Extrinsic evidence is admissible to show that the parties to a written agreement have contracted upon a common basis of usage, applicable to the business in which the contract is made, whereby they have impliedly assented to certain conditions not mentioned in the contract. With respect to usage of the character relied on here, it must appear, in order to be valid, *250that when the contract was made .such usage was uniform, well-established, and known to the parties ; but that the agreement is on its face free from ambiguity, or that such agreement with, and the same agreement without the incidents annexed, imports very different rights and obligations, affords no valid objection to such evidence. In Humfrey v. Dale, 7 E. & B. (90 Eng. C. L.) 266, Lord Campbell said: “In a certain sense, every material incident which is added to a written contract varies it, makes it different from what it appeared to be, and so far is inconsistent with it. If by the side of the written contract without, you write the same contract with the added incident, the two would seem to import different obligations and be different contracts.” And see Myers v. Sarl, 3 E. & E. (107 Eng. C. L.) 306. The usage, however, must not be inconsistent with the words of the agreement nor must it be unreasonable; but the usage here shown seems not to be obnoxious to either of these objections. Robertson v. Jackson, 2 M. G. & S. 412; Leidemann v. Schultz, 14 C. B. 38 ; Cuthbert v. Cumming, 10 Hurl. & Gord. 809; affirmed, 11 Ib. 205.
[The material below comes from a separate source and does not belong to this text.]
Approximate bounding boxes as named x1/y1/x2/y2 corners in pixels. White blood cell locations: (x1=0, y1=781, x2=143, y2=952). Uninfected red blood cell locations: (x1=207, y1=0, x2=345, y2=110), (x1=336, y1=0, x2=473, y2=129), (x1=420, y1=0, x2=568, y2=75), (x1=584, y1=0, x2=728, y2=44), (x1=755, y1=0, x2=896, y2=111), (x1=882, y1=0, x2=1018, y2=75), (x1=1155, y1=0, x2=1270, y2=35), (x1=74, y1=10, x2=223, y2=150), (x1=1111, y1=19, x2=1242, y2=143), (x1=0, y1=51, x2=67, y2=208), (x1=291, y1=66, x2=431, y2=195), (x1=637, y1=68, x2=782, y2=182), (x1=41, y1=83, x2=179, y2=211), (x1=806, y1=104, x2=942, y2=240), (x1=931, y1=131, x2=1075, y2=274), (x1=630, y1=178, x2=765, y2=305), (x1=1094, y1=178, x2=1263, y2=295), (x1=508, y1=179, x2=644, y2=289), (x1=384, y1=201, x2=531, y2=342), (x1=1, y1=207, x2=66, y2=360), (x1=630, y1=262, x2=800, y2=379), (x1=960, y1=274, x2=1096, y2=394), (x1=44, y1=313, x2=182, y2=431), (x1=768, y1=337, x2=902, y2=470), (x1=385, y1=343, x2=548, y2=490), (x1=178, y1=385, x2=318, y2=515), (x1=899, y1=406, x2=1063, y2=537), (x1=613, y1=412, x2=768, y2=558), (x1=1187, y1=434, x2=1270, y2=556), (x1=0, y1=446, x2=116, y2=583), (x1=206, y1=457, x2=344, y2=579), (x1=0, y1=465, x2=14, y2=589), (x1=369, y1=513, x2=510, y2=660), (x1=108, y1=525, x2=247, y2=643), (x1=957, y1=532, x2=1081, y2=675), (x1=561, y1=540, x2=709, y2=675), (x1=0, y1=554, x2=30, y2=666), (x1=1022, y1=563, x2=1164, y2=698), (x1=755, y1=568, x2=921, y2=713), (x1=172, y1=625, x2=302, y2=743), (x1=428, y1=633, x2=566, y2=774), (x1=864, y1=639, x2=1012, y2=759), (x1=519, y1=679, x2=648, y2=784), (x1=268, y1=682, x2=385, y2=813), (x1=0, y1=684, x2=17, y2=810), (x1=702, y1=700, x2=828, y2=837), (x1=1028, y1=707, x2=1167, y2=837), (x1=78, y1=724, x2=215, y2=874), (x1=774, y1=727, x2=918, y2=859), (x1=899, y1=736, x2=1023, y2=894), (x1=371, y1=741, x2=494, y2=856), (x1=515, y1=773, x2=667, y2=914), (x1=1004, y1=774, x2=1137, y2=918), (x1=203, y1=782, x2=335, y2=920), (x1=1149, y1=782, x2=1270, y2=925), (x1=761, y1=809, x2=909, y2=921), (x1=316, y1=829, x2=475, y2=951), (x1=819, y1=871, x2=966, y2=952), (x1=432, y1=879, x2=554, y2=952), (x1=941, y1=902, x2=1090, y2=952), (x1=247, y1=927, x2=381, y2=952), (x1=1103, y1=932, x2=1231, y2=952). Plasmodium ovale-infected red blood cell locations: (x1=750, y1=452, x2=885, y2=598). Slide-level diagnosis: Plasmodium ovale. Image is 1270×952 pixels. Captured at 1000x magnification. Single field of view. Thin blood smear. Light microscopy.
The cases relating to usage of this character seem not to be in entire harmony. It is difficult to extract from them any more definite rules by which to determine the validity of such usage than those already stated. It is sometimes difficult, moreover, to determine whether the law, in a particular case, will or will not permit such proof. Each case must be determined by itself, aided by such light as may bo derived from the judgments in other cases where the facts are analogous. Upon consideration of the cases cited in argument, and others, we unite in holding that the proof offered in this case to show usage was competent; and there being no substantial conflict as to the facts, the rights of the parties arc determined by such proof. As the plaintiff in error never demanded the ore upon the order, though the defendants in error were able and willing to deliver it, in pursuance of the contract with such incidents annexed, a right to recover damages, with respect to the ore of 1872, never accrued to the plaintiff in error; and, for the same reason, it is wholly immaterial whether the covenants in the agreement should be regarded as dependent or indefiendent *251So, it is immaterial whether the court properly construed the contract, in charging the jury that if Dewey, Yance & Co. were entitled to recover, one thousand tons of ore would be the basis of such recovery; for if the construction was erroneous, the error was favorable to the plaintiff in error. And these views likewise dispose of the remaining question, as to the right of the defendants in error to recover for the failure of the plaintiff in error to deliver to them ore in the spring of 1873, and sustain such recovery; for the ore ■ could only be obtained on the order of the plaintiff in error; and when the defendants in error, at Cincinnati, in the spring of 1873, demanded such order, the plaintiff in error refused to give it, or to comply with the contract, the defendants in error being at the time able and willing to comply with the agreement in accordance with its terms and such annexed incidents. In view of these facts, the defendants in error were not required to demand the ore at Carondelet in the spring of 1873, or have boats there to receive it. Lowry v. Barrelli, 21 Ohio St. 324. And this is not inconsistent with Mowry v. Kirk, 19 Ohio St. 375, or Simmons v. Green, 35 Ohio St. 104.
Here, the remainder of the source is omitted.